The exercise: Render the lines between the one holding "By looking at this picture, is" and the one holding "the bare tree at point (894, 45) →", inclusive, as a two-column CSV with columns text and answer. Give one row for each block of text and its answer, each in a single quoted field with line breaks turned into spaces.
====== Task data
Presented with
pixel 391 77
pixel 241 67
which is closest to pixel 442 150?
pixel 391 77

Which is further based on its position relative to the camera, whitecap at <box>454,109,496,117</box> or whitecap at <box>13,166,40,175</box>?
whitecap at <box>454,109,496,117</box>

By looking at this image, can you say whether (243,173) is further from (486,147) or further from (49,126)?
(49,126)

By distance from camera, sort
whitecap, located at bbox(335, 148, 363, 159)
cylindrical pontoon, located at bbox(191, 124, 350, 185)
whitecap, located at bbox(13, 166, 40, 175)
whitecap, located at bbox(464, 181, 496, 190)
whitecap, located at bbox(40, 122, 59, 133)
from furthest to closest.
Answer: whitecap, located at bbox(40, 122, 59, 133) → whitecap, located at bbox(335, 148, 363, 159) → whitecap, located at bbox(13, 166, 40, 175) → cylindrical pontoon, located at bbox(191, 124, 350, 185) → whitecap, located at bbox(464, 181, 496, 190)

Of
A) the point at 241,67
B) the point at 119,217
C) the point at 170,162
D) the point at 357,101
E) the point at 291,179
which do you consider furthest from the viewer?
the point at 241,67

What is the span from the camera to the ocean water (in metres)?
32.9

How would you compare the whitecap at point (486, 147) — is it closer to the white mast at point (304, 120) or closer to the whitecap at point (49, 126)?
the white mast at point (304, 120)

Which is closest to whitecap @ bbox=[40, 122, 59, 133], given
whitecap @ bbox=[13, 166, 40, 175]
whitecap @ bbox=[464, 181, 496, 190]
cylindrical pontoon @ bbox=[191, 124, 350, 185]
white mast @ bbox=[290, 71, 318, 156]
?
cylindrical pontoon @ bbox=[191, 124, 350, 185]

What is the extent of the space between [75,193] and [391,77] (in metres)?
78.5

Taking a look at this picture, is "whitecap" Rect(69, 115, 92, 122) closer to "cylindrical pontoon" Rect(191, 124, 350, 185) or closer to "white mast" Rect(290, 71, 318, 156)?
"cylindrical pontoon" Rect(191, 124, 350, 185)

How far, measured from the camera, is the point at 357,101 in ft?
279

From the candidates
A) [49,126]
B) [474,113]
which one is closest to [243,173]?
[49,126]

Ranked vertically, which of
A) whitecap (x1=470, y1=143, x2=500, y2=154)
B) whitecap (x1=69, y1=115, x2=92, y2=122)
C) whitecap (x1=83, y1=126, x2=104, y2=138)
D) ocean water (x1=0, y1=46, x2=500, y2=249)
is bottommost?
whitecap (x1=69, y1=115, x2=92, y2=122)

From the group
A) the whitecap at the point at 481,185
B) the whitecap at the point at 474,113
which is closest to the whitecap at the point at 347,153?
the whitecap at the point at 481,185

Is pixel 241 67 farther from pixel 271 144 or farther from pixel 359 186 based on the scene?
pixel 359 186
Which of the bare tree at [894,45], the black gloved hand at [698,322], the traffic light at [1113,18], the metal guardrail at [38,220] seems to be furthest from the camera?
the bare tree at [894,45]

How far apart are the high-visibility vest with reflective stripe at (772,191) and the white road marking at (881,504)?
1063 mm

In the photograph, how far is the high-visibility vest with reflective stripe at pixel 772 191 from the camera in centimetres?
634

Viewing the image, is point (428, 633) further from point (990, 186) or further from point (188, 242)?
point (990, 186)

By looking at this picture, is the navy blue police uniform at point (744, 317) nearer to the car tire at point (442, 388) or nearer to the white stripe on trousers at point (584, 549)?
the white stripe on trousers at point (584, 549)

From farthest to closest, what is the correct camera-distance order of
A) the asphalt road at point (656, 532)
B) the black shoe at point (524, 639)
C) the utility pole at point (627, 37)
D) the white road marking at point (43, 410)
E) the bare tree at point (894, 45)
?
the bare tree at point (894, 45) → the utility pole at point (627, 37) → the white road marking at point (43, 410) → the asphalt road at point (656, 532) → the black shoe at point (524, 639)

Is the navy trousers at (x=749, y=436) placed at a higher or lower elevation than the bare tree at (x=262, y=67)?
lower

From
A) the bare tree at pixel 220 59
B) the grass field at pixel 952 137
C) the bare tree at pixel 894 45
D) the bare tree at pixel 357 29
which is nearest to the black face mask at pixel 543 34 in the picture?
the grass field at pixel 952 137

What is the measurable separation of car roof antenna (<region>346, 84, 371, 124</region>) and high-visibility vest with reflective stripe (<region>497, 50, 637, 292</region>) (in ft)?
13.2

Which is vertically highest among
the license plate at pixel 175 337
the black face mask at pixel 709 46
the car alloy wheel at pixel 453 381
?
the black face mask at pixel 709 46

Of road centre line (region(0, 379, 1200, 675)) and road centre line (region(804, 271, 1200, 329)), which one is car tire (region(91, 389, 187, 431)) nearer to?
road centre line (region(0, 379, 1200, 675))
============
Result of the exercise:
text,answer
"By looking at this picture, is the navy blue police uniform at point (744, 317) nearer to the car tire at point (442, 388) or nearer to the white stripe on trousers at point (584, 549)?","the white stripe on trousers at point (584, 549)"
"From farthest to closest, what is the correct camera-distance order of A) the asphalt road at point (656, 532) B) the black shoe at point (524, 639) C) the utility pole at point (627, 37) D) the white road marking at point (43, 410) E) the bare tree at point (894, 45) ?","the bare tree at point (894, 45) → the utility pole at point (627, 37) → the white road marking at point (43, 410) → the asphalt road at point (656, 532) → the black shoe at point (524, 639)"